Case in point, your walking down the street, some dude comes running out chasing a girl with a butcher knife and grabs her. If you jump in and take the guy down with extreme predjudice, using whatever is at hand, and really there is no other way to fight if you don't want to risk getting yourself killed or prevent him from stabbing anyone else, you open up all kinds of doors if it's some kind of domestic and they both claim "they were just playing", or how you misunderstood the situation. If the guy happens to be a minority and your not, he can also play the race card and say your reaction was based on discrimination. Even if you can protect yourself criminally, that doesn't mean you can protect yourself civilly if he comes after you for injuries, damage to reputation, or whatever other piece of garbage could be thrown at you. In some states it's outright illegal to intervene, since anyone in a confrontation is under obligation to flee, as a way of cutting down on general violence. As a citizen unless your personally threatened and for some reason unable to flee the scene, your only legal recourse is to try and contact the authorities. The arguement being bureaucratically that it's better to have a few people stabbed to death (or whatever) while nobody reacts than open the door to thousands of ambigious cases of assault, self defense, etc... many of which are going to carry every legal trick in the book on both sides (claims of discrimination, etc...) which represent a "no win scenario" for the state where it's going to take flak no matter what it does, as well as spending tons of resources prosecuting what
could be very long and complicated cases.

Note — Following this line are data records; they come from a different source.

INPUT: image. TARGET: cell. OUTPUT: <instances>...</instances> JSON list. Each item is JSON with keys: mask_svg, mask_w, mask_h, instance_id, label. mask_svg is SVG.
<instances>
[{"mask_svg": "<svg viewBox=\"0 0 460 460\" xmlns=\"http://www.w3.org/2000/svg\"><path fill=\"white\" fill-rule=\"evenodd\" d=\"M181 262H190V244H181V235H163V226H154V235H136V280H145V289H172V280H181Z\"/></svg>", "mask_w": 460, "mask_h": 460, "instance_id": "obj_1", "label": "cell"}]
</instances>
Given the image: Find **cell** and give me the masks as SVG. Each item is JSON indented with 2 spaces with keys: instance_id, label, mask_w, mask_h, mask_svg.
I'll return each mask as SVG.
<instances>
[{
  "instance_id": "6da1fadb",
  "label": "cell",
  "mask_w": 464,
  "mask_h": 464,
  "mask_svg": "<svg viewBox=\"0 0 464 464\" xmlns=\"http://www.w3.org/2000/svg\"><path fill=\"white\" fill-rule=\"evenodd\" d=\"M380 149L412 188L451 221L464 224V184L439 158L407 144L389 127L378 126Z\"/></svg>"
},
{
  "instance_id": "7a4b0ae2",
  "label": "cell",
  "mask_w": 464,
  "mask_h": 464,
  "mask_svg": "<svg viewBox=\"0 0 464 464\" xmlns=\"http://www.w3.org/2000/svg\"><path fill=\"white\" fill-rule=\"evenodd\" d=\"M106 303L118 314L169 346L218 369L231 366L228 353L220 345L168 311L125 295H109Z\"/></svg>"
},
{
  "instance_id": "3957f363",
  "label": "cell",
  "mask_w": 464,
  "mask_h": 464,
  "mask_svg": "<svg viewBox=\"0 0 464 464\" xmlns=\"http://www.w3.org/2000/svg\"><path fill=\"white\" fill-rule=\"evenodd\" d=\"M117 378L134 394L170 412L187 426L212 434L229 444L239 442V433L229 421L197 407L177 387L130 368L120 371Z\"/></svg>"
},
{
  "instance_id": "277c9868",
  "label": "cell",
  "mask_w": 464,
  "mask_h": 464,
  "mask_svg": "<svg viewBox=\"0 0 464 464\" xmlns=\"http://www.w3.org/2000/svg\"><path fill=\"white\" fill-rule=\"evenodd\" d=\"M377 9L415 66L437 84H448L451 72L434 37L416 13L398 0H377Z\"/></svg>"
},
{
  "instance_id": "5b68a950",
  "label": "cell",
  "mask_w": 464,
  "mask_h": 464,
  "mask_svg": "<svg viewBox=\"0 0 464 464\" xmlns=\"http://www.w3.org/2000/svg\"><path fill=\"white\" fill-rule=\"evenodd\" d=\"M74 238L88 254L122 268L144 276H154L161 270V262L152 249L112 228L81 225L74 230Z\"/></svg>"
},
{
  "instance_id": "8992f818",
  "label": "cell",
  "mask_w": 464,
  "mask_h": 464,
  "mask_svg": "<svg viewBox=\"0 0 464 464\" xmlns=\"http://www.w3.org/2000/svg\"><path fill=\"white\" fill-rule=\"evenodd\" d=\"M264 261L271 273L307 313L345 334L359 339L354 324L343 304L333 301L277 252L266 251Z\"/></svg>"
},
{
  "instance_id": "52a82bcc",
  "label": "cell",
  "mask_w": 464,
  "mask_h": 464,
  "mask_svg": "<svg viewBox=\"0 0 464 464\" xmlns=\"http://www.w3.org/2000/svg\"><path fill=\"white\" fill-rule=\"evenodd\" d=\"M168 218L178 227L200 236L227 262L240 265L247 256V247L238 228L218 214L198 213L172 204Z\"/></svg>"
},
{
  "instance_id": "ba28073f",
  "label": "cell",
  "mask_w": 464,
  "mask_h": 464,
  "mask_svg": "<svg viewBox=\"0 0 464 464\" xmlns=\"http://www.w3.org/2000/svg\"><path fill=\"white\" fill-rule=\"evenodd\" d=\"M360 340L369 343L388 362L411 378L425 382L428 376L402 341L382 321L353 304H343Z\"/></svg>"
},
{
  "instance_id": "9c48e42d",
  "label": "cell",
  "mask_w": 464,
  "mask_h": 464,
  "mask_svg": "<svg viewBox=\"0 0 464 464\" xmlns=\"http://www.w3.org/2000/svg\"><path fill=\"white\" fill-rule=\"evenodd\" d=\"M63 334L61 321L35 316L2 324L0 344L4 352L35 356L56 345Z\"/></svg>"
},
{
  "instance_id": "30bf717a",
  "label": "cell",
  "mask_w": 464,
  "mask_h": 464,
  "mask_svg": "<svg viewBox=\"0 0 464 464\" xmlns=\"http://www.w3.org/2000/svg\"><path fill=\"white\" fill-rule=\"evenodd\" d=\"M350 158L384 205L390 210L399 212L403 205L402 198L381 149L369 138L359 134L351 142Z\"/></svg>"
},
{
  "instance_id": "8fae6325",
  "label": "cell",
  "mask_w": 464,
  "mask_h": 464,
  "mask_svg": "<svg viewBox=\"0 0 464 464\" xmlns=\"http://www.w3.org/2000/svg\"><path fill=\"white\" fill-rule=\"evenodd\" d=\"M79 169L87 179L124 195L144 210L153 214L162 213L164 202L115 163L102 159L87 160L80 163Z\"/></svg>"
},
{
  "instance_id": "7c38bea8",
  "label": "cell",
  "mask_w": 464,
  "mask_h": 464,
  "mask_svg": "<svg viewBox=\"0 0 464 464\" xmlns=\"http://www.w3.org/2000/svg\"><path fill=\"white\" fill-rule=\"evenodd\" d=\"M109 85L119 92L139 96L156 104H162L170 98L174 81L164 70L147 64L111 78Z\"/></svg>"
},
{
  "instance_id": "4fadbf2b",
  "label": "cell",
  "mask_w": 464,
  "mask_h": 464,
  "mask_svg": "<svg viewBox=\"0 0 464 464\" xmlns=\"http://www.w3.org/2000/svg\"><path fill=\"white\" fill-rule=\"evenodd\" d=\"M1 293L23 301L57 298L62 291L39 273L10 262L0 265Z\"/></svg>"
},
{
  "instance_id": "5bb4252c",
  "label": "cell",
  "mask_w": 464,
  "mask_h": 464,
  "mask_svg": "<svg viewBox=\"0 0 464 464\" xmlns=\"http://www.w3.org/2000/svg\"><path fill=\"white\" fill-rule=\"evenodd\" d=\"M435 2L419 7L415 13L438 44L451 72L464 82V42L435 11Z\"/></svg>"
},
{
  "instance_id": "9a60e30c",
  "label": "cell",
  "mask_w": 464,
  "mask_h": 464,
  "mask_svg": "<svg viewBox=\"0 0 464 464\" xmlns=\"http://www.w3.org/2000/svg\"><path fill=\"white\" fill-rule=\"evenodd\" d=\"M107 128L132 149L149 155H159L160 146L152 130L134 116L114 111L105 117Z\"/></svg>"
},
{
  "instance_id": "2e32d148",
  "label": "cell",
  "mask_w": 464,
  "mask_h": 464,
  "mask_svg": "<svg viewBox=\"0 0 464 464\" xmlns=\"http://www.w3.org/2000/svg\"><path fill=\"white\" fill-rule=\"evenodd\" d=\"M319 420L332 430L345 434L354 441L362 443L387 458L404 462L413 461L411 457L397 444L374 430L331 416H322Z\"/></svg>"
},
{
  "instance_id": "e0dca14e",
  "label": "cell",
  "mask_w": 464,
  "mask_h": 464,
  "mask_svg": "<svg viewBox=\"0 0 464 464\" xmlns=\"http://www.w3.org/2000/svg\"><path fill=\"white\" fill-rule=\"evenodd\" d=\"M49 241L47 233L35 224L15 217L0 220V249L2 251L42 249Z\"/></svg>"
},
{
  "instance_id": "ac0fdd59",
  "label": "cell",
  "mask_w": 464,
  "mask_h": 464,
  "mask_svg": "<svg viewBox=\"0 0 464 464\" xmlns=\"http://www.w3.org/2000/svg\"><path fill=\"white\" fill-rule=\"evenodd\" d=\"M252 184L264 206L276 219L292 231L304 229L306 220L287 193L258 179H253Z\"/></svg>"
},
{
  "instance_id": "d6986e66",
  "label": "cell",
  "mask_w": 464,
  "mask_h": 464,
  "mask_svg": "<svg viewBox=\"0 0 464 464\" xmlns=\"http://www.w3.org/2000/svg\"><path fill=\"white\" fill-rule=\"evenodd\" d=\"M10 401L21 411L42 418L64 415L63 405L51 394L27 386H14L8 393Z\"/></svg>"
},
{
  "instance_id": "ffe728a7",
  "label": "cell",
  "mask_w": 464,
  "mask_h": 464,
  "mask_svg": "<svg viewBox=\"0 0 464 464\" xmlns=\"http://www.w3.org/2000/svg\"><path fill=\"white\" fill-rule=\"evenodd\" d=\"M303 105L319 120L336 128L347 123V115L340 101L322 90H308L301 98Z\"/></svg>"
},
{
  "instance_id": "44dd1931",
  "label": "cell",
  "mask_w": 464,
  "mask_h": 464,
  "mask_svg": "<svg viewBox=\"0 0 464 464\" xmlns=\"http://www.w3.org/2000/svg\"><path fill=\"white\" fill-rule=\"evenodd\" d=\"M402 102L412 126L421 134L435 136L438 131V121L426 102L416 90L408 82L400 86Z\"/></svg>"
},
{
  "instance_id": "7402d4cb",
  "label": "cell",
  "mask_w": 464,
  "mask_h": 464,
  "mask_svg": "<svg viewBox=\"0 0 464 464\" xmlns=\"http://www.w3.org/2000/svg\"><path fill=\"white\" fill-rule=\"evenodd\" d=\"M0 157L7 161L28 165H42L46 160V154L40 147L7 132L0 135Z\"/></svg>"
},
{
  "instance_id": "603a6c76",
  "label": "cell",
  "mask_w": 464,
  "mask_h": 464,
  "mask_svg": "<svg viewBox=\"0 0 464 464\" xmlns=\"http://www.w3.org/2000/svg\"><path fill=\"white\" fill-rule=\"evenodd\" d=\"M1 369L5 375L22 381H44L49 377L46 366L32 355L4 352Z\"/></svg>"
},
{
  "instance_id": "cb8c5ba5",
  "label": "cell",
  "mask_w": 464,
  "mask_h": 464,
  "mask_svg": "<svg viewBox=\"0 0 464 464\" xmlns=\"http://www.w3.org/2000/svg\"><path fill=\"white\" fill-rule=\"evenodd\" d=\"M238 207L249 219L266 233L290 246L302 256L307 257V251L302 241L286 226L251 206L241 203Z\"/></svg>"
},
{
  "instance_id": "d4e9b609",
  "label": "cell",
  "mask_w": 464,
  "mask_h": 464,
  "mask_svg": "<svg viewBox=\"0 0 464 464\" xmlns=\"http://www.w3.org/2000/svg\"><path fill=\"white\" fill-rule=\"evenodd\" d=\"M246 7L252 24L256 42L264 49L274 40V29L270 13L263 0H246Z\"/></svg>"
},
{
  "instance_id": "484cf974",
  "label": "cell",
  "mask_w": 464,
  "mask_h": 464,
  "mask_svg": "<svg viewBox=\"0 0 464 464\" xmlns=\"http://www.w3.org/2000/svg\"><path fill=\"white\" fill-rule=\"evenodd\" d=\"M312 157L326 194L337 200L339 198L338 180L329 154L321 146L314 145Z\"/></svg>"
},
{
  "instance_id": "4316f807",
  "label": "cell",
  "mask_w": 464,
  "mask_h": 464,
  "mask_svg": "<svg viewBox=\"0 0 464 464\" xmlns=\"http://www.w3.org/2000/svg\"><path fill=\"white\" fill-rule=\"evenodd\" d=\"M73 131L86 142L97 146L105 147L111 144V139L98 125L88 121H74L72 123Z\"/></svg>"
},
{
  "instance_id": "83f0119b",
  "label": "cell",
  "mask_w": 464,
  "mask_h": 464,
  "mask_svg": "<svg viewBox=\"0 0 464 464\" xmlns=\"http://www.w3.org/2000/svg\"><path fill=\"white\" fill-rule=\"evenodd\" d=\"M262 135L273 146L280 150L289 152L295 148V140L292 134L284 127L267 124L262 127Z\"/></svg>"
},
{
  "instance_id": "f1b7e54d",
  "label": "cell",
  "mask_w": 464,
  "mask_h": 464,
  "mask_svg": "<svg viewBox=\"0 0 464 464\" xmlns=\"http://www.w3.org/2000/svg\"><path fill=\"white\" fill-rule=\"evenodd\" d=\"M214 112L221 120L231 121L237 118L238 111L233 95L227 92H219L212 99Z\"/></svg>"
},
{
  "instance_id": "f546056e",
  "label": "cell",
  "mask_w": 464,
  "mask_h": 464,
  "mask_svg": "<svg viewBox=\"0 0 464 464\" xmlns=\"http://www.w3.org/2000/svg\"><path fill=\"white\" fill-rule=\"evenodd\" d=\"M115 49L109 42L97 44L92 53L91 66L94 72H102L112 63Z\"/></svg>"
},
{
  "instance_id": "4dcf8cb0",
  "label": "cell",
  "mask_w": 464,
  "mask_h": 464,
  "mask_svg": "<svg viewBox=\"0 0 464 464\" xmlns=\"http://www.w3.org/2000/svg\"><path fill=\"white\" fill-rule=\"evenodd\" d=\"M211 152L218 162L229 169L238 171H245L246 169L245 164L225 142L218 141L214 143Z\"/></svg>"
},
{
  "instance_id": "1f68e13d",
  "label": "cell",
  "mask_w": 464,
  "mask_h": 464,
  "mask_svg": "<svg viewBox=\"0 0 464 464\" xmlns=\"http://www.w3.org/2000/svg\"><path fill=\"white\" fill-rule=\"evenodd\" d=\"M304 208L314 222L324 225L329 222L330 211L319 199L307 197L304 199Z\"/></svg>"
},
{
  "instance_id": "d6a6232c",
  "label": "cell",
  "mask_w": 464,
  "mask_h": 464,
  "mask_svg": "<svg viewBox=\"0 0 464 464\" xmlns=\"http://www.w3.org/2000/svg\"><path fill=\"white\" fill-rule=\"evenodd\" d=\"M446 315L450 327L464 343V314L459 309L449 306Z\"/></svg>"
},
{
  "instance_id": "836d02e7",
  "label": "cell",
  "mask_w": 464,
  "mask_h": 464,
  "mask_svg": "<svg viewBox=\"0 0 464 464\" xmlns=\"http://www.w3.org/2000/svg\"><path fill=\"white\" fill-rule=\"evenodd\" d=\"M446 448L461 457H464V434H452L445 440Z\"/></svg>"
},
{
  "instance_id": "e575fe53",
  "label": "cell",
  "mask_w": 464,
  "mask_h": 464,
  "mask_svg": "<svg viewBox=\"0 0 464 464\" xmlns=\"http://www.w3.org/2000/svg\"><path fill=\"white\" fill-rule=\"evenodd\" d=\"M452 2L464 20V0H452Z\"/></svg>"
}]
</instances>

In short we live in a truely borked world, while I don't agree with this, I at least understand it. I especially understand it when you consider the sheer level of power organized crime has in Asia, and we're probably dealing with a lot of relatively poor people involved in that. After all the crowd was using systems to game in an internet cafe, which while not uncommon (yet) puts them outside the group of increasingly successful Koreans who have their own computers (which is growing apparently). Right now you can make a degree of "class" judgement simply based on an enviroment, more so than you might have been able to in years past. As I said above, this could very well be a case where everyone involved figures the stabbing is gang/organized crime related, and nobody says/does anything or reacts out of fear. Some are just better/more trained than others. Their perspective could very well be it's better to let someone get butchered and do absolutly nothing, than be the next one butchered.